List of tasks:
a) Answer the following questions using the post on Dorothy Sayers below, marking each answer with the same numeral as its question.
(i) What is the title of the collection of Sayers's essays that the post discusses?
(ii) According to the quoted passage, in which century did the conception of the universe as a mechanism and God as the great engineer belong?
(iii) To which writer on leisure does the post compare Sayers's approach to work?
b) For each statement below, state whether it agrees with the post on Dorothy Sayers that follows. Answer yes or no, and quote the words of the post that decide it.
(i) The writer of the post has always found Sayers's suggestions on the Trivium reasonable.
(ii) In the quoted passage, the character examining the fossil remains is able to leave the book and communicate with the author.
(iii) The quotation on work presents work primarily as a thing one does to live.

Document text:

What better way to describe the end of Alexander?


Letters to a Diminished Church, Dorothy Sayers

I enjoy Dorothy Sayers and think she’s underrated as a thinker, though I haven’t read all that much.  Her suggestions in her article on the Trivium have always struck me as eminently reasonable.
Anyway, this is a collection of her essays.  Within she offers a number of wonderful insights and images, this is my favorite:
But, if theologians had not lost touch with the nature of language; if the had not insensibly fallen into the eighteenth-century conception of the universe as a mechanism and God as the great engineer; if, instead, they had chosen to think of God as a great, imaginative artist-then they might have offered a quite different kind of interpretation of the facts, with rather entertaining consequences.  They might, in fact, have seriously put forward the explanation I mentioned just now: that God had at some moment or other created the universe complete with all the vestiges of an imaginary past.
I have said that this seemed an extravagant assumption; so it does, if one thinks of God as a mechanician.  But if one thinks of him as working in the same sort of way as a creative artist, then it not longer seems extravagant, but the most natural thing in the world.  It is the way every novel in the world is written.
But let us suppose a novelist with a perfectly consistent imagination, who had conceived characters with an absolutely complete and flawless past history; and let us suppose, further, that the fossil remains were being examined by one of the characters, who (since his existence is contained wholly within the covers of the book just as ours is contained wholly within the universe) could not get outside the written book to communicate with the author.  (This, I know, is difficult rather like imaging the inhabitant of two-dimensional space, but it can be done.) Now, such a character would be in precisely the same position as a scientist examining the evidence that the universe affords of its own past.  The evidence would all be there, it would all point in the same direction, and its effects would be apparent in the whole action of the story itself (that is what, for him, would be “real” history). There is no conceivable set of data, no imaginable line of reasoning, by which he could possible prove whether or not the past had ever gone through the formality of taking place…Indeed, he could not by any means behave otherwise because he had been created by his maker as  a person with those influences in the past.
Conceiving of the comos as a story, rather than a machine has always appealed to me.
To the most obvious objection:
Probably, theologians would have been deterred by a vague sense that a God who made his universe like this was not being quite truthful.  But that would be because of a too limited notion of truth.  IN what sense is the unwritten past of the characters in a book less true than their behavior in it?  Or if a prehistory that never happened exercise on history an effect indistinguishable from the effect it would have made by happening, what real difference is there between happening and not happening?  If it is deducible from the evidence, self-consistent, and recognizable in its effects, it is quite real, whether or not it ever was actual.
Indirectly, I think that conceiving of things like this also eliminates many of the issues revolving around free will.
Sayers is also greatly interested in work, and takes a similar tact to Josef Pieper in his excellent writings on leisure.  Two selections to mull over:
“work is not, primarily, a thing one does to live, but the thing one lives to do.” (126)

Records drawn from a dataset:
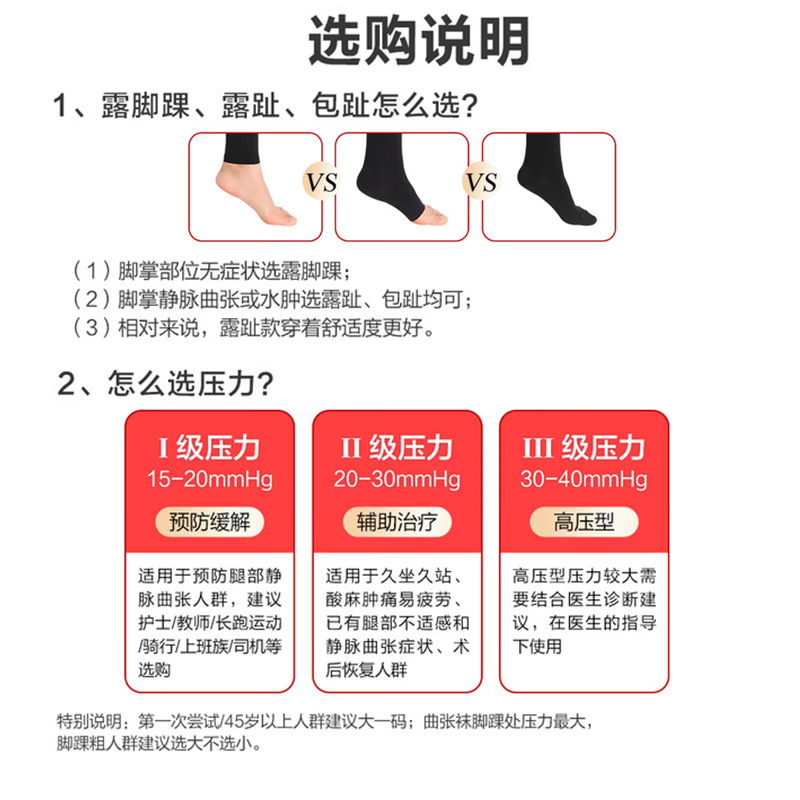 选购说明

1、露脚踝、露趾、包趾怎么选?

VS

VS

（1）脚掌部位无症状选露脚踝;
（2）脚掌静脉曲张或水肿选露趾、包趾均可;
（3）相对来说，露趾款穿着舒适度更好。

2、怎么选压力?

I 级压力
15-20mmHg
预防缓解
适用于预防腿部静脉曲张人群，建议护士/教师/长跑运动/骑行/上班族/司机等选购

II 级压力
20-30mmHg
辅助治疗
适用于久坐久站、酸麻肿痛易疲劳、已有腿部不适感和静脉曲张症状、术后恢复人群

III 级压力
30-40mmHg
高压型
高压型压力较大需要结合医生诊断建议，在医生的指导下使用

特别说明：第一次尝试/45岁以上人群建议大一码；曲张袜脚踝处压力最大，脚踝粗人群建议选大不选小。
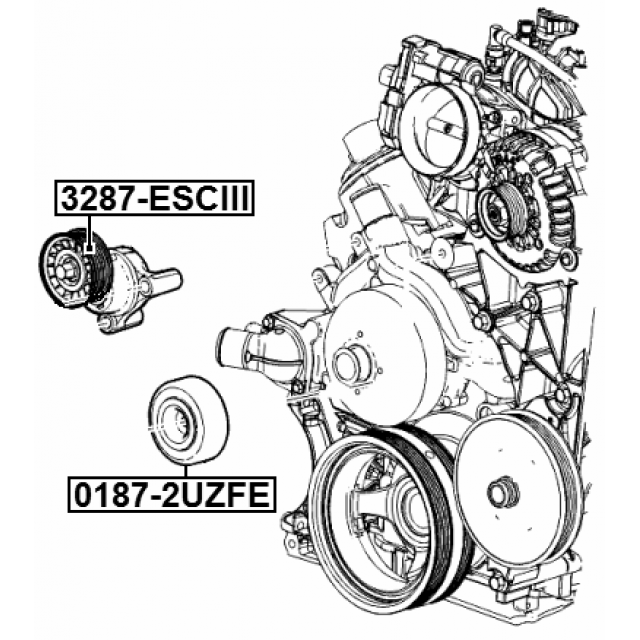 3287-ESCIII

0187-2UZFE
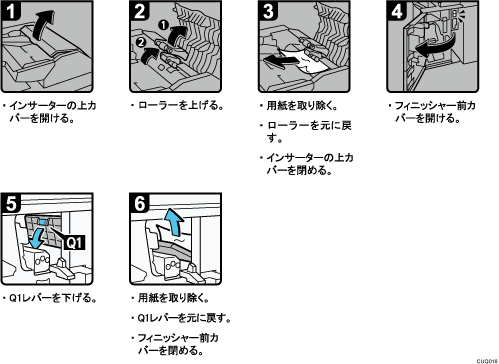 1

・インサーターの上カバーを開ける。

2

1
2

・ローラーを上げる。

3

・用紙を取り除く。

・ローラーを元に戻す。

・インサーターの上カバーを閉める。

4

・フィニッシャー前カバーを開ける。

5

Q1

・Q1レバーを下げる。

6

・用紙を取り除く。

・Q1レバーを元に戻す。

・フィニッシャー前カバーを閉める。

CUQ016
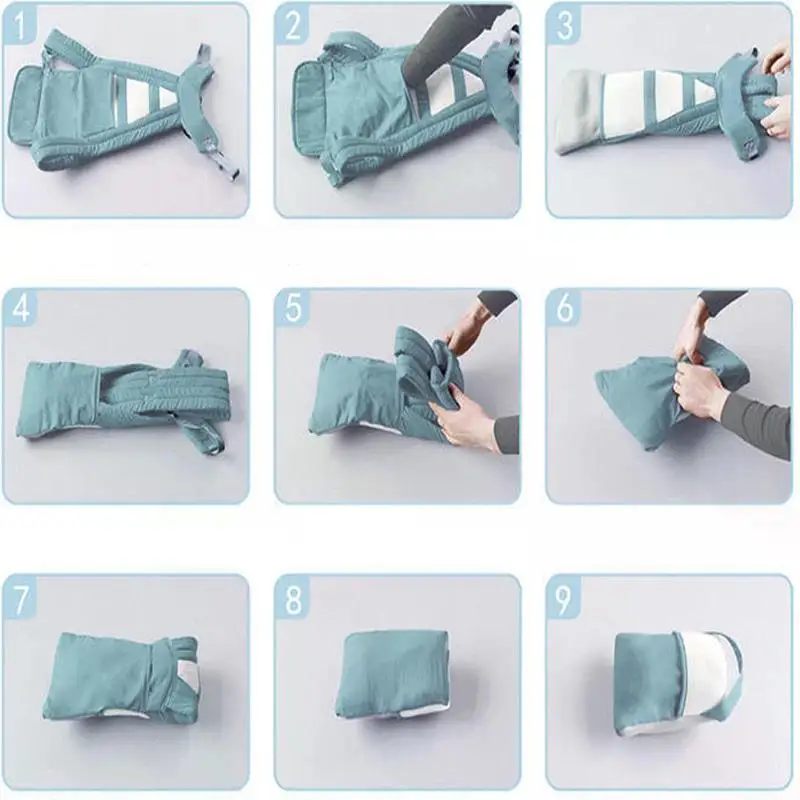 1
2
3
4
5
6
7
8
9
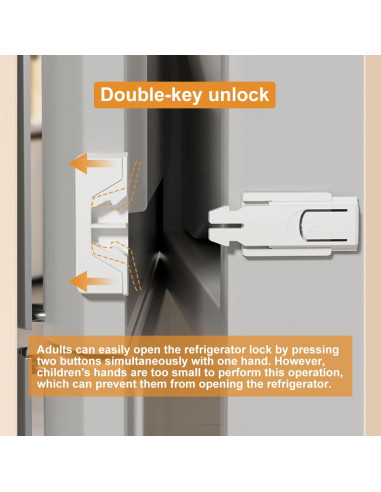 Double-key unlock

Adults can easily open the refrigerator lock by pressing two buttons simultaneously with one hand. However, children's hands are too small to perform this operation, which can prevent them from opening the refrigerator.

Task answers:
a)
(i) Letters to a Diminished Church
(ii) The eighteenth century
(iii) Josef Pieper

b)
(i) Yes: "Her suggestions in her article on the Trivium have always struck me as eminently reasonable."
(ii) No: "could not get outside the written book to communicate with the author"
(iii) No: "work is not, primarily, a thing one does to live, but the thing one lives to do."